Pues yo seré el Señor de Rocadragón, ¿y qué tiene que ver? - las palabras fueron escupidas - Si te preguntas porqué pasó, pues no sé. Quizás al igual que todos saben que te encantan estas cosas, igual sepan que no tienes como pagarlas. No es mi culpa que no tengas la moneda para comprar todos los lujos de Desembarco del Rey y de esta isla.
El príncipe heredero se atragantó junto con Lom. La respuesta tampoco tardó en llegar.
¡MAEGOR! - el rey tronó, su potencia permitiendo que se entendiera por primera vez su discurso - ¡¿CÓMO TE ATREVES?!
Se hizo un silencio sepulcral. Tanto que Lom temía que su respiración se escuchara al otro lado de la pared divisoria.
No toleraré tales calumnias en contra de mi hijo. - aunque sus palabras ya no eran un trueno, todavía marcaban como un hierro puesto al fuego - Quizás mi falta de supervisión te ha engreído para creer que se te permitiría tal insolencia. Un día completo encerrado en tu torre a partir de ahora te dará la claridad que necesitas. Sin compañía. Sin armas. Sin libros. Solo tú y tus pensamientos para que reflexiones sobre tus errores. Mañana en la noche escucharé tus disculpas.
Hubo lo que debió ser un murmullo de respuesta. Lom no lo escuchó, pero pudo suponer que solo podía ser - Sí, padre. - o - Sí, mi rey.
Sin embargo, no terminó ahí.
Pero padre. - Aenys se quejó - ¿Qué hay de mi...
Ahhh. - casi podía imaginar al rey con una mano en la frente, por el dolor de cabeza que le provocaría lidiar con dos vástagos tan exigentes - Cuando pase su castigo, Maegor habrá tenido tiempo para pensar, Aenys. Entonces obtendrás tu respuesta.
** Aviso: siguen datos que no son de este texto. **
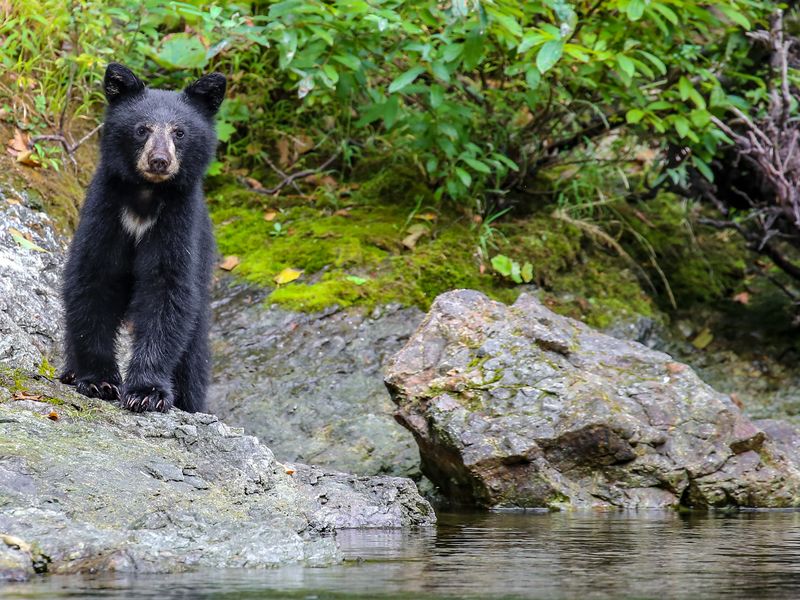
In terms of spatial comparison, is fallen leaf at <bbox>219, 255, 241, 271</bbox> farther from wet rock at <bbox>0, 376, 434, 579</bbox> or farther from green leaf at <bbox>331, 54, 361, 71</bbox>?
wet rock at <bbox>0, 376, 434, 579</bbox>

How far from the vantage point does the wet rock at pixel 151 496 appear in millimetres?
3436

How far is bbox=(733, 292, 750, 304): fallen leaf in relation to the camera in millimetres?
8449

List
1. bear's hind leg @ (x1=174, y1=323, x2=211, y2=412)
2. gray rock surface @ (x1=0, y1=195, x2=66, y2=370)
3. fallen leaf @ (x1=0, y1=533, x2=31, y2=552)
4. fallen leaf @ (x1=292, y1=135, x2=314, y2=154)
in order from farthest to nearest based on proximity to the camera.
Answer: fallen leaf @ (x1=292, y1=135, x2=314, y2=154)
gray rock surface @ (x1=0, y1=195, x2=66, y2=370)
bear's hind leg @ (x1=174, y1=323, x2=211, y2=412)
fallen leaf @ (x1=0, y1=533, x2=31, y2=552)

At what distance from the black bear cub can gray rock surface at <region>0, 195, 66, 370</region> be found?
100 centimetres

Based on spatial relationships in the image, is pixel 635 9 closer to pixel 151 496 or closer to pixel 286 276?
pixel 286 276

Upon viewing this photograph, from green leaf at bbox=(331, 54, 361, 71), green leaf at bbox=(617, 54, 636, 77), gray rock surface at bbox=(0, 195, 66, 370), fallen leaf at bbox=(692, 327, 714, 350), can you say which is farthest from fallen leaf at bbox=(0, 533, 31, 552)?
fallen leaf at bbox=(692, 327, 714, 350)

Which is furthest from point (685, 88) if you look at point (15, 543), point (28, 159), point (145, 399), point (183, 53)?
point (15, 543)

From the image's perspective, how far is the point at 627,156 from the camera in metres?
8.76

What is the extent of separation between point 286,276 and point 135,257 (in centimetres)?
256

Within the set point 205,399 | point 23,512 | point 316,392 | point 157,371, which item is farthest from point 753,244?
point 23,512

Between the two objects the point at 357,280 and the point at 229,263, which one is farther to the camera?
the point at 229,263

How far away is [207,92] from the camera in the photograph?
5.14 metres

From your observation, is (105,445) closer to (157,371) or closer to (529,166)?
(157,371)

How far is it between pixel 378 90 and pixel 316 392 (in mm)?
2314
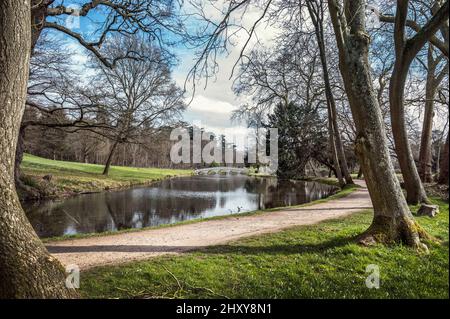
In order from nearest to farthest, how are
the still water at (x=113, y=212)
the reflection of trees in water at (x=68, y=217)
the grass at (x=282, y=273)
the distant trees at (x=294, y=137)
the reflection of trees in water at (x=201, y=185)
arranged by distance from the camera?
the grass at (x=282, y=273) → the reflection of trees in water at (x=68, y=217) → the still water at (x=113, y=212) → the reflection of trees in water at (x=201, y=185) → the distant trees at (x=294, y=137)

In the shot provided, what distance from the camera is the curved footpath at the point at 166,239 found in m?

Con un murmullo bajo, que casi no le llegaba, el segundo príncipe respondió - Podré haberme equivocado al hablarle así a mi hermano, padre. Pero con respecto a lo que quiere Aenys, mi respuesta será la misma. - el arrastre de la frase le hizo darse cuenta de algo. Agotado. El príncipe Maegor venía de un largo viaje y debía de estar agotado. Aún así, se mantuvo firme - No cambiaré de opinión.
Lom apretó los labios y bajó la cabeza, sin querer escuchar más. Se alejó gateando mientras continuaba su limpieza, sintiendo una derrota sin sentido. Como miembro de la realeza, Maegor debería tener muchas cosas. ¿Qué importaba si perdía una? Estaba seguro que después obtendría más. Cosas a las que Lom ni siquiera podría aspirar en sus sueños más salvajes. Debería estar contento de que uno de esos nobles engreídos, aunque más bien era un príncipe, sintiera en carne propia lo que es que te quiten algo que quieres. Aunque la verdad, no se lo habían quitado, todavía.
Pero no podía. Entendía muy bien el sentimiento. El estar encantado de algo, el placer de obtenerlo, solo para que te lo arrebaten de tus brazos sin poder defenderte. Solo porque sí. Solo porque alguien más importante que tú se encaprichó con él. Lom se restregó la nariz y sintió algo de tristeza. Podía entender la posición del príncipe, aunque antes le pareciera un antipático.
También pensó que Maegor tenía un carácter muy fuerte, porque él no se habría resistido tanto. Sabía que no tenía sentido, al menos para él. Pero quizás no fuera igual, se dijo con esperanza, porque Maegor era Maegor Targaryen. Y todos sabían que Lom era ante todo, solo un cobarde. Eso nunca cambiaría.